_EXERCISE:_
Please copy the rows below word for word, starting at the line that contains "How far does" and continuing through the final line of the rows.

## start DATA EXCERPTS

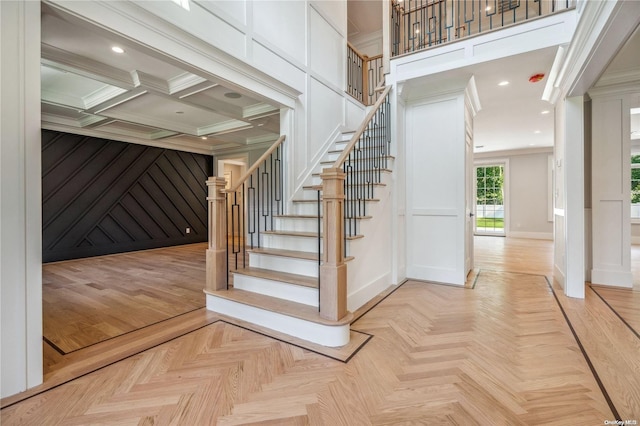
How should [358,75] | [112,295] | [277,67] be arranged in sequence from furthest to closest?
[358,75]
[277,67]
[112,295]

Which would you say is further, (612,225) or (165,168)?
(165,168)

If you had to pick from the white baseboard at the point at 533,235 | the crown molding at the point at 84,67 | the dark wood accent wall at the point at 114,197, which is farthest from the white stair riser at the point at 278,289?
the white baseboard at the point at 533,235

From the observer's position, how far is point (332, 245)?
2025 millimetres

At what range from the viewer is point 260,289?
260 cm

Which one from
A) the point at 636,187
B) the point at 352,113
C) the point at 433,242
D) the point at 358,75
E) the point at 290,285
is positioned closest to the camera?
the point at 290,285

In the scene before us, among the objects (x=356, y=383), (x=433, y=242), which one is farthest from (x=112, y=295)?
(x=433, y=242)

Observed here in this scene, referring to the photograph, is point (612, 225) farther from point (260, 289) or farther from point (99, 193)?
point (99, 193)

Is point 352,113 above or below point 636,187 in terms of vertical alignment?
A: above

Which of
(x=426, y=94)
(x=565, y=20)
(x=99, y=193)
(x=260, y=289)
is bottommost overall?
(x=260, y=289)

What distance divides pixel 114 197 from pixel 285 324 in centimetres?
533

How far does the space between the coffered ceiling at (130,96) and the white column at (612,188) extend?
404cm

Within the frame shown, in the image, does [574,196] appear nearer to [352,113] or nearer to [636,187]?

## end DATA EXCERPTS

_PROBLEM SOLUTION:_
How far does the space between the coffered ceiling at (130,96) and the white column at (612,188) extend?
404cm

Within the frame shown, in the image, does [574,196] appear nearer to [352,113] or nearer to [636,187]?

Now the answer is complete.